Well that's not suspicious
Along the path I found a blue stone. I passed by the first time and headed deeper still. In the next room the wall again looked suspicious, but I couldn't find a differently colored block. Attempting to go any deeper was met with a warning that it was too dark to go further. Apparently no one had figured out how to make a torch. I made my way back and took the blue block. This opened a side passage with a green jewel sitting atop an engraved stand. It looked like a trap. I took it anyway.
It was a trap
Up to that point I felt confident that the game wouldn't allow me to dead end myself. Since combat allowed me to restore with little issue, I figured the game had certain safeguards. The "press reset" was meant quite literally. I took passwords while playing, but it became apparent I would need to start from the beginning as I loaded up the game and took stock of my options. Most notably I had the severed silver head, the key in the hole, and the mystery of the second floor of Caracol to solve. First though I removed the pawl from the Ball Court entrance and noted it closed off the corridor.
Also found a use for the blue stone
The blue stone fit into the hole in the Castillo Pyramid. The room below had another gear system, but while this one had a handle there was no pawl to keep it in place. I tore off the pawl, placed it there, and used Jose's strength to turn it into place. This caused a rushing of water somewhere nearby. It was the Well of Sacrifice emptying out. With nothing else proving fruitful I headed over there and climbed down, ignoring the warnings of Jose that I needed the Akbal Jewel (the green one), crystal key (never seen this), and the mirror (the only item I had). Jose and the girl stayed behind as I climbed down.
I promptly died
I was out of ideas at that point and called it a night, hoping that I could come back with a fresh mind. I've already finished the game at this point, but I was a bit frustrated at the time. It seemed like such a short game only to get hung up on mechanics I consider bad design. Join me next time for the exciting conclusion.

Elapsed Time: 2h23m (Total Time: 2h23m)


  1. Seems like a nice little point and click/puzzler, though the over simplistic fight system ruins it for me... some strategy would be nice.

    1. It's fun, but getting stuck with no warning sucks that fun right up. The fight system is kind of meh and could have been more puzzle based or some additional strategy to make it a bit more involved.

  2. A strange foray into the console market by the IF giant, Infocom. They released several non-Interactive Fiction games for the PC, but this was their only console game. With only one game, I have to wonder why they bothered to begin with.
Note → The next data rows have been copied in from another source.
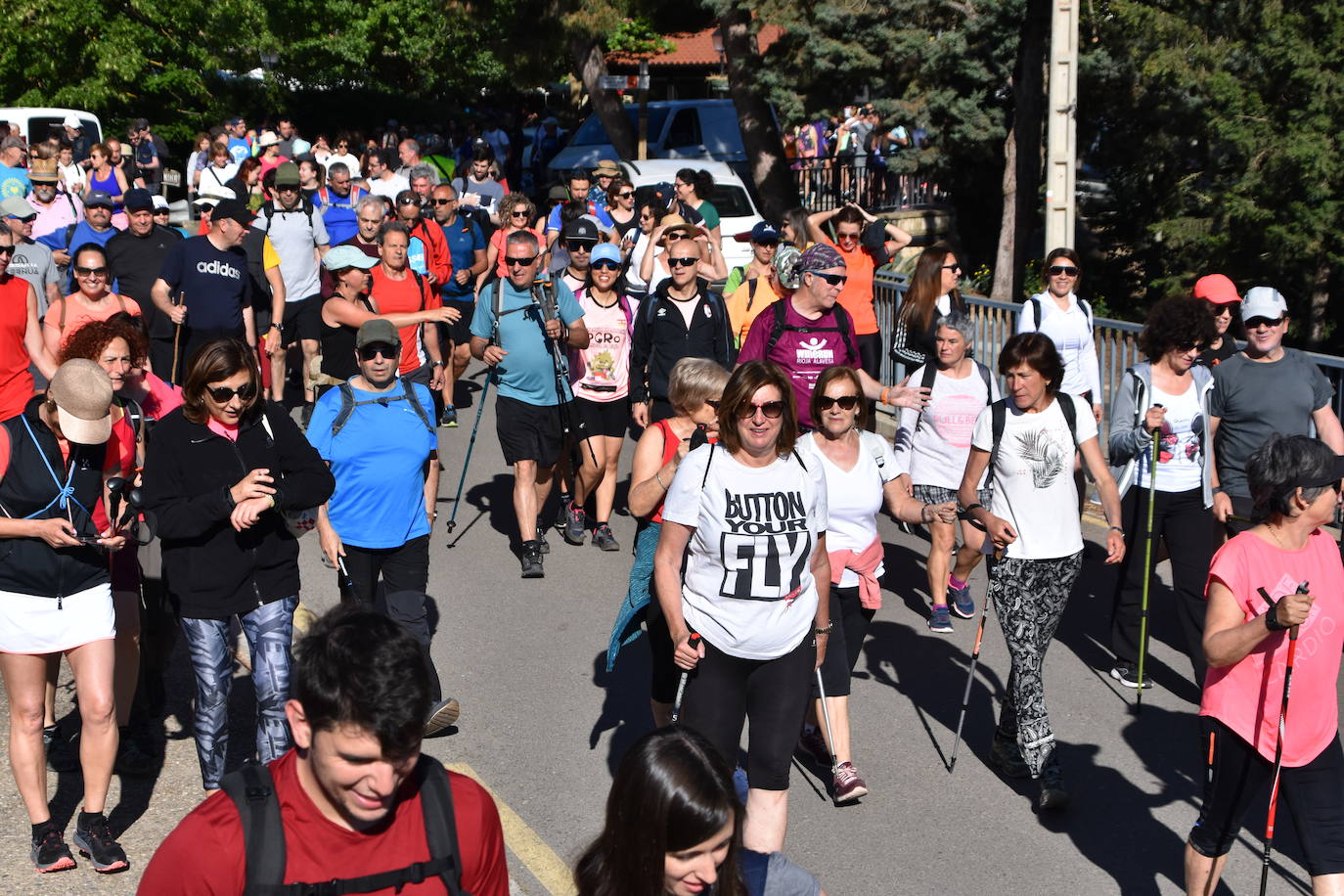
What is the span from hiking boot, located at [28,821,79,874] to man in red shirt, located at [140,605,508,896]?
9.26 ft

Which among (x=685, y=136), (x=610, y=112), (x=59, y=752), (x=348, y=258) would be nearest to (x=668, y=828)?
(x=59, y=752)

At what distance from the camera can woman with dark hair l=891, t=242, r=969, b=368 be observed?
903 cm

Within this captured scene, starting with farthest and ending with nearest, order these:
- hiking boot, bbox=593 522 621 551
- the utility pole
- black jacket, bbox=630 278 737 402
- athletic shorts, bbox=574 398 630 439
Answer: the utility pole, hiking boot, bbox=593 522 621 551, athletic shorts, bbox=574 398 630 439, black jacket, bbox=630 278 737 402

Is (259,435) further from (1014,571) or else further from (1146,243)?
(1146,243)

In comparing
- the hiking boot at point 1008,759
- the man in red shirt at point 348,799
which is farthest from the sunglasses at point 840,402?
the man in red shirt at point 348,799

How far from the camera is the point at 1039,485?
623 cm

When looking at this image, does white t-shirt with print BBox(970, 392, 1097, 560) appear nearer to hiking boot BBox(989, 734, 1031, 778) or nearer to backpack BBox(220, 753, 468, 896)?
hiking boot BBox(989, 734, 1031, 778)

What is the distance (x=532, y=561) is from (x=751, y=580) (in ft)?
14.8

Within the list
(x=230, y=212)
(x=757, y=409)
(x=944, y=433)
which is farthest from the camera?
(x=230, y=212)

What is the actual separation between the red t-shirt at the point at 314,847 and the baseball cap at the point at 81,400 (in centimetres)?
268

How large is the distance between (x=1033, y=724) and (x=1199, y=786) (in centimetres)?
84

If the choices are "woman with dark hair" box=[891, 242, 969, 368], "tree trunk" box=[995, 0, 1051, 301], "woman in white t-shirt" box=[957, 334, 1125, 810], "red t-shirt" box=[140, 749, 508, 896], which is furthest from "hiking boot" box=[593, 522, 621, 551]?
"tree trunk" box=[995, 0, 1051, 301]


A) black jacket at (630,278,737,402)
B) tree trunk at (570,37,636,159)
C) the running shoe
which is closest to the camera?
the running shoe

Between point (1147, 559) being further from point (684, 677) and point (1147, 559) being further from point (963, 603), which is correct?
point (684, 677)
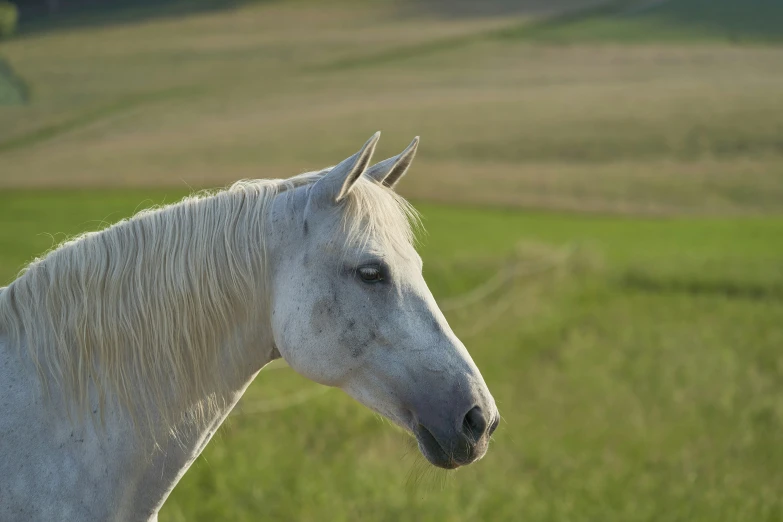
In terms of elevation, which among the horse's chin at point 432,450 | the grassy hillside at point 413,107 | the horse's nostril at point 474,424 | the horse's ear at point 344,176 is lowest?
the grassy hillside at point 413,107

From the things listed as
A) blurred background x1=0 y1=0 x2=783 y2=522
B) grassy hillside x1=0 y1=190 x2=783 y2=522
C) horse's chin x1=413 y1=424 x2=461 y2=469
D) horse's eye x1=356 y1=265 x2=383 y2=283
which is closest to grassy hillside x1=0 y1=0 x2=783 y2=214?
blurred background x1=0 y1=0 x2=783 y2=522

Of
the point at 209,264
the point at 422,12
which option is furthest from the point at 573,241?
the point at 422,12

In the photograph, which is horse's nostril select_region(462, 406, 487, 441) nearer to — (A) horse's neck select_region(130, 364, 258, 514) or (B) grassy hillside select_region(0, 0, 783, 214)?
(A) horse's neck select_region(130, 364, 258, 514)

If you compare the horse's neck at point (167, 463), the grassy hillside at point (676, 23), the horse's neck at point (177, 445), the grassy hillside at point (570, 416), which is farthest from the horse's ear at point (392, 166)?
the grassy hillside at point (676, 23)

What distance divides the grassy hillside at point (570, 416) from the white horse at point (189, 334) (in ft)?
1.70

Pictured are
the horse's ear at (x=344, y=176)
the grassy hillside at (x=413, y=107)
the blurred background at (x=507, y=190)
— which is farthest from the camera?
the grassy hillside at (x=413, y=107)

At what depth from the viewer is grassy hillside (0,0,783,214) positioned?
20.6m

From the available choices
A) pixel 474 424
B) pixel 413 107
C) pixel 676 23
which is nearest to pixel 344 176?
pixel 474 424

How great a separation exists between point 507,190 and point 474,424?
18.7 meters

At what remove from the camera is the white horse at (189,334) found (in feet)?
8.34

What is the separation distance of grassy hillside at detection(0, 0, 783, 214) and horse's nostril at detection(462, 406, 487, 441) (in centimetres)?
1478

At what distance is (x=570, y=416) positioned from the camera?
7.83m

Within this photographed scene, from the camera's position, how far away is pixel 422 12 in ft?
113

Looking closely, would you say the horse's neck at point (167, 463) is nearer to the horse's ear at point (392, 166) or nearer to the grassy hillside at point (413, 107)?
the horse's ear at point (392, 166)
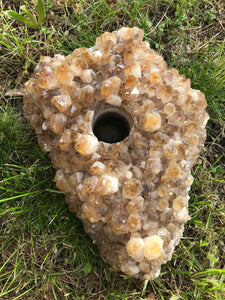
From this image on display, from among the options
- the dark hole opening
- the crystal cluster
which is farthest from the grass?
the dark hole opening

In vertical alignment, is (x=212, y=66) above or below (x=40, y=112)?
above

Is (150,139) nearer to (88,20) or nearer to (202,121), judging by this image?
(202,121)

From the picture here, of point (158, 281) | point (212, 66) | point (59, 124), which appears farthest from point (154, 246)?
point (212, 66)

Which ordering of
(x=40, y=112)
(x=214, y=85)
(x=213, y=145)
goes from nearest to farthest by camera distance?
(x=40, y=112) → (x=214, y=85) → (x=213, y=145)

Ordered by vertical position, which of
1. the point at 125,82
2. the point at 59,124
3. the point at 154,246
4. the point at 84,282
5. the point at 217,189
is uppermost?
the point at 125,82

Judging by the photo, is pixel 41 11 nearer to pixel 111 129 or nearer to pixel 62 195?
pixel 111 129

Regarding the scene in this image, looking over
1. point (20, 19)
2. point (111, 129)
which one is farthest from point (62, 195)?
point (20, 19)

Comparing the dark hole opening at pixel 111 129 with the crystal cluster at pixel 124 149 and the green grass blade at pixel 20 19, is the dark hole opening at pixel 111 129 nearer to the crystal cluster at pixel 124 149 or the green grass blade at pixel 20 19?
the crystal cluster at pixel 124 149
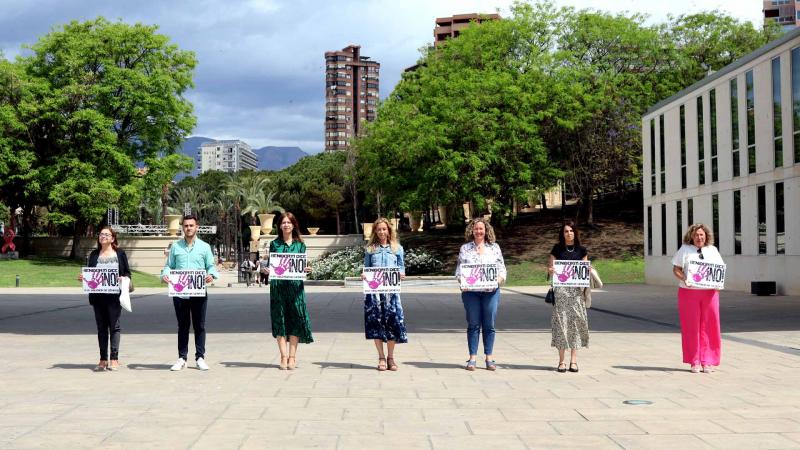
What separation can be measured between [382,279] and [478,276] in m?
1.09

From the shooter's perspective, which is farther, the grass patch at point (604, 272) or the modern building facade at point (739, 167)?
the grass patch at point (604, 272)

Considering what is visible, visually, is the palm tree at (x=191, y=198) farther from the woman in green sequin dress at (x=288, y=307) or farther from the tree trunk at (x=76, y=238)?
the woman in green sequin dress at (x=288, y=307)

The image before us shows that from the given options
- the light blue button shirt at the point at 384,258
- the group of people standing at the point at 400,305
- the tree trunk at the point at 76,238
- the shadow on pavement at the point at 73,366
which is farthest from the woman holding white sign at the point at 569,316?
the tree trunk at the point at 76,238

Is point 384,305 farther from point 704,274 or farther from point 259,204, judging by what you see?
point 259,204

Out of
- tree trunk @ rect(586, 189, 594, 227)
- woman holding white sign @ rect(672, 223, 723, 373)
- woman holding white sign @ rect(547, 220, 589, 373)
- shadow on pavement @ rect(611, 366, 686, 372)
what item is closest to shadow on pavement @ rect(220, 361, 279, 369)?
woman holding white sign @ rect(547, 220, 589, 373)

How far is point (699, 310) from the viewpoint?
1004 cm

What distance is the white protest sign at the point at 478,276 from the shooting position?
9.82 meters

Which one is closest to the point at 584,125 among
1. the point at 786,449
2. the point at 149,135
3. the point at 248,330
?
the point at 149,135

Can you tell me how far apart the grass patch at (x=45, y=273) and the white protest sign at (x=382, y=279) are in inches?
1332

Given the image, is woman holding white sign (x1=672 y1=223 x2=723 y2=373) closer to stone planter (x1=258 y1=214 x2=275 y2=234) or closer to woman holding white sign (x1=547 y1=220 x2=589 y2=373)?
woman holding white sign (x1=547 y1=220 x2=589 y2=373)

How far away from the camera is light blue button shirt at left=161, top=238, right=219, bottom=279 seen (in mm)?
10188

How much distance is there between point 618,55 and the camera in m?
49.8

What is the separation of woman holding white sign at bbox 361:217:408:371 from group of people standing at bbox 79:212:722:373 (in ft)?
0.04

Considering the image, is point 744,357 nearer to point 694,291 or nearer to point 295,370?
point 694,291
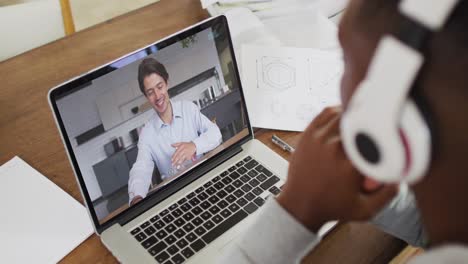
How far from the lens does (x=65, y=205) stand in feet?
2.87

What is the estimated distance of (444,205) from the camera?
0.39 metres

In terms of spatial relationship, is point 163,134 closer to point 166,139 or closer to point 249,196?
point 166,139

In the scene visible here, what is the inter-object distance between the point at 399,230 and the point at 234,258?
0.28 meters

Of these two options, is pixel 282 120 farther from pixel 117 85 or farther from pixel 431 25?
pixel 431 25

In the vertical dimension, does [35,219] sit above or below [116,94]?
below

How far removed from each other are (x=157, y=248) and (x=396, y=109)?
1.71ft

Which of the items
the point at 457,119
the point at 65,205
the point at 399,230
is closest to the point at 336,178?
the point at 457,119

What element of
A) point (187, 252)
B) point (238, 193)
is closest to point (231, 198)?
point (238, 193)

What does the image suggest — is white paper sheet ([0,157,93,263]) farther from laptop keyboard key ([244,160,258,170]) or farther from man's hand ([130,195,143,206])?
laptop keyboard key ([244,160,258,170])

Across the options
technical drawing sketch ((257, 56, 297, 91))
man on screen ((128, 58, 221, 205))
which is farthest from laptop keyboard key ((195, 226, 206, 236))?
technical drawing sketch ((257, 56, 297, 91))

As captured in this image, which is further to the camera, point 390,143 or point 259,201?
point 259,201

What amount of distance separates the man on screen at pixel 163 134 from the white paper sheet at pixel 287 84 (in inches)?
6.0

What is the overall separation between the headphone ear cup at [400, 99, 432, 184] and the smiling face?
522 millimetres

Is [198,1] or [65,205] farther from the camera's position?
[198,1]
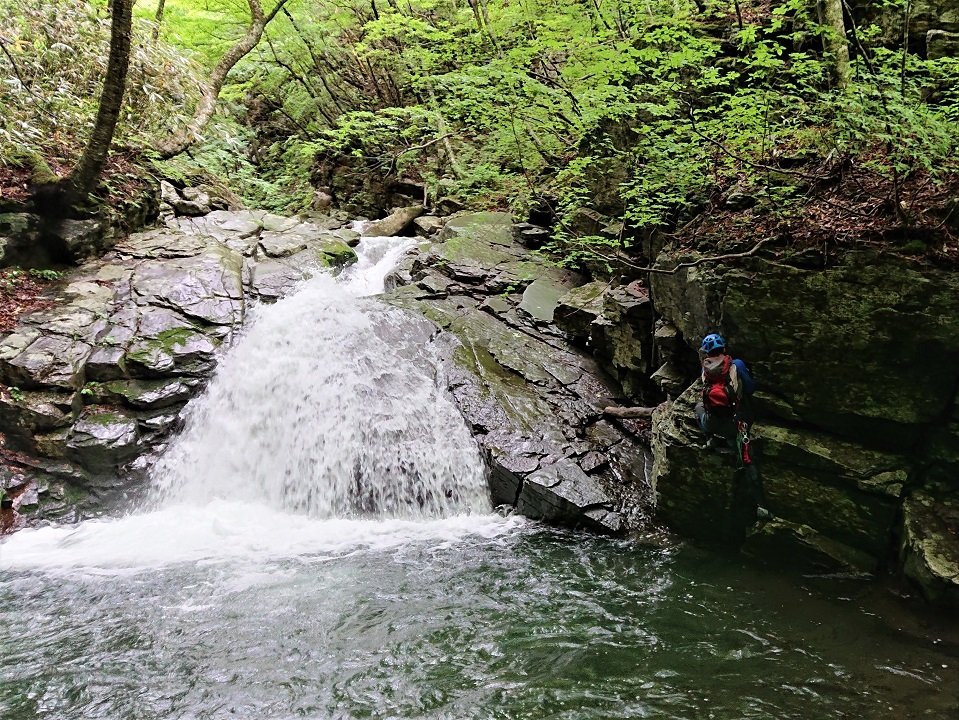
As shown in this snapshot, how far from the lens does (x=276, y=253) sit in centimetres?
1227

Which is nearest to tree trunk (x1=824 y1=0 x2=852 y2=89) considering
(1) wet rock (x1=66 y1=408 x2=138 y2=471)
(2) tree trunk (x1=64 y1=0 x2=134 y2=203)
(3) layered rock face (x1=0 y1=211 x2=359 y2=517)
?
(2) tree trunk (x1=64 y1=0 x2=134 y2=203)

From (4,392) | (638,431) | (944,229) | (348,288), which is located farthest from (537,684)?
(348,288)

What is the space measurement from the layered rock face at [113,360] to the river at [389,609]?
525 mm

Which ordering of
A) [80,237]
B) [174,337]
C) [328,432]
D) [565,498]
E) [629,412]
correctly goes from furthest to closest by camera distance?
[80,237] < [174,337] < [328,432] < [629,412] < [565,498]

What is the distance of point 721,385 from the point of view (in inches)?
212

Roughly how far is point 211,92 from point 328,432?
8076 mm

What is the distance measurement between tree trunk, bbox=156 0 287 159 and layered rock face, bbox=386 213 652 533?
5177mm

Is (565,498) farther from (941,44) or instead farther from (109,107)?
(109,107)

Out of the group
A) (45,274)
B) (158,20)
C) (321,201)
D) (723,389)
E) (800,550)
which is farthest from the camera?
(321,201)

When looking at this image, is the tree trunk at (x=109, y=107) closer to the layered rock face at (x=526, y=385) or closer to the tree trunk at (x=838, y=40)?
the layered rock face at (x=526, y=385)

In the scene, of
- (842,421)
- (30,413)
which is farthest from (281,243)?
(842,421)

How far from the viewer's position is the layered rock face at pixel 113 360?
729 centimetres

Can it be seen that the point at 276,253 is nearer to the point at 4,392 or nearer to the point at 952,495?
the point at 4,392

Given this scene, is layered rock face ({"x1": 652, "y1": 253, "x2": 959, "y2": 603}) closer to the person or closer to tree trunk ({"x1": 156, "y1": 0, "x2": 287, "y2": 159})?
the person
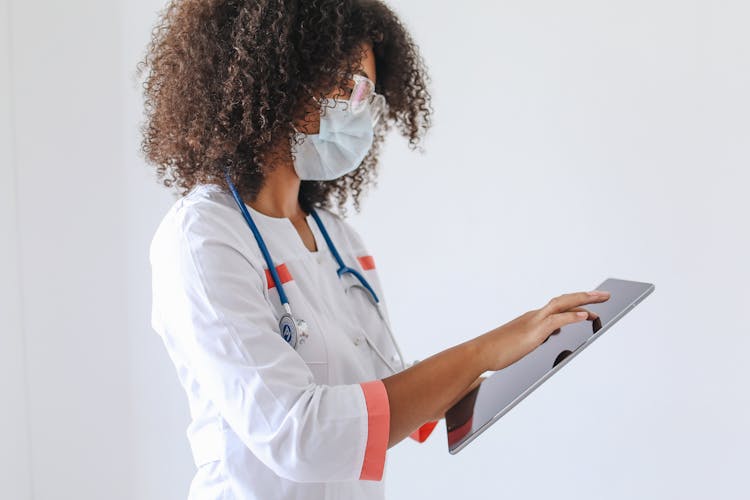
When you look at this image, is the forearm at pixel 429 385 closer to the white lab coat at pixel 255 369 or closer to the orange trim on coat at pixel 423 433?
the white lab coat at pixel 255 369

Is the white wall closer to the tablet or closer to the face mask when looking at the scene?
the face mask

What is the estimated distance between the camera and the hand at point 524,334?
1079mm

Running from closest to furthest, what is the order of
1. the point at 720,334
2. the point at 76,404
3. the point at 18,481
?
the point at 720,334 < the point at 18,481 < the point at 76,404

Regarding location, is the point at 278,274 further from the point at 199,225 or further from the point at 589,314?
the point at 589,314

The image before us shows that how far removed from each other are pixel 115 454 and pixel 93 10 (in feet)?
4.08

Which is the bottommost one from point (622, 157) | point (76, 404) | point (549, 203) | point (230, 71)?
point (76, 404)

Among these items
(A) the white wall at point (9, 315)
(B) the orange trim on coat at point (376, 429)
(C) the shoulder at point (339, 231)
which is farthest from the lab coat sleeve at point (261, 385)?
(A) the white wall at point (9, 315)

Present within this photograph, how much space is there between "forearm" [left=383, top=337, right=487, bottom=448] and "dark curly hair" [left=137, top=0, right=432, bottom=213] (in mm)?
402

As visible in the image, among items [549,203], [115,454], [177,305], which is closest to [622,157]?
[549,203]

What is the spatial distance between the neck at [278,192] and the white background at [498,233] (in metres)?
0.83

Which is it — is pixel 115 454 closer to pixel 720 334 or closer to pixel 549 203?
pixel 549 203

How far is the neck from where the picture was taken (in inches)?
50.0

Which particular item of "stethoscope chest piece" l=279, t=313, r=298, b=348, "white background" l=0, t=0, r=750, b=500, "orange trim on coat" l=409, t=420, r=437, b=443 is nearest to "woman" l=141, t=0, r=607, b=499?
"stethoscope chest piece" l=279, t=313, r=298, b=348

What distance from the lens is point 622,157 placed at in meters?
1.89
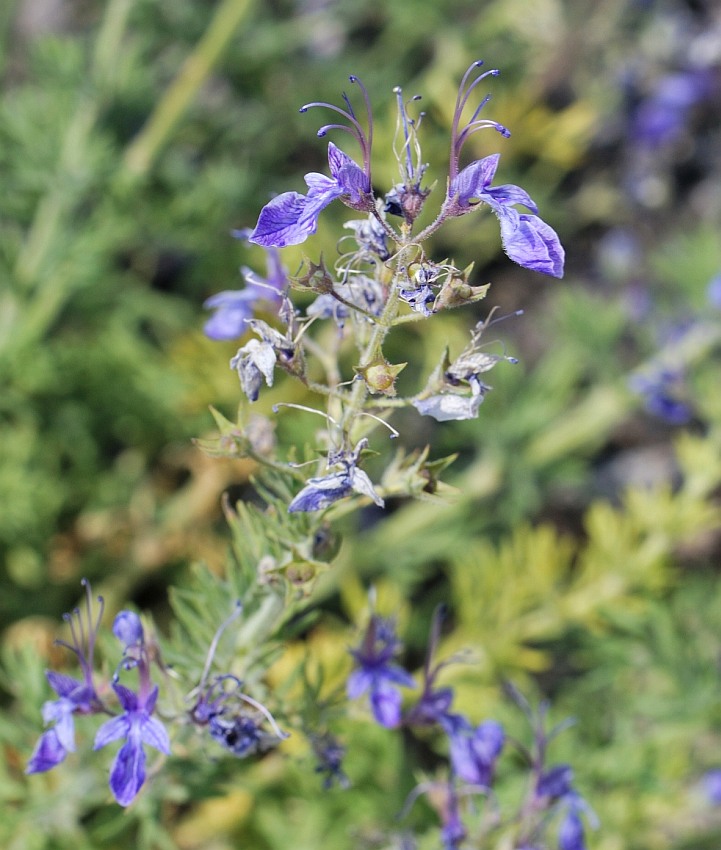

Hope for a quick infusion of cash? We'll never know.

    1. It is a bit strange to see Infocom take on the publishing, but I wouldn't be surprised if they were approached to do this since the game was an adventure title. This is about the time Infocom titles were going downhill, and they may have jumped at the opportunity to splash into the console market. I don't think the game sold all that well in the US though.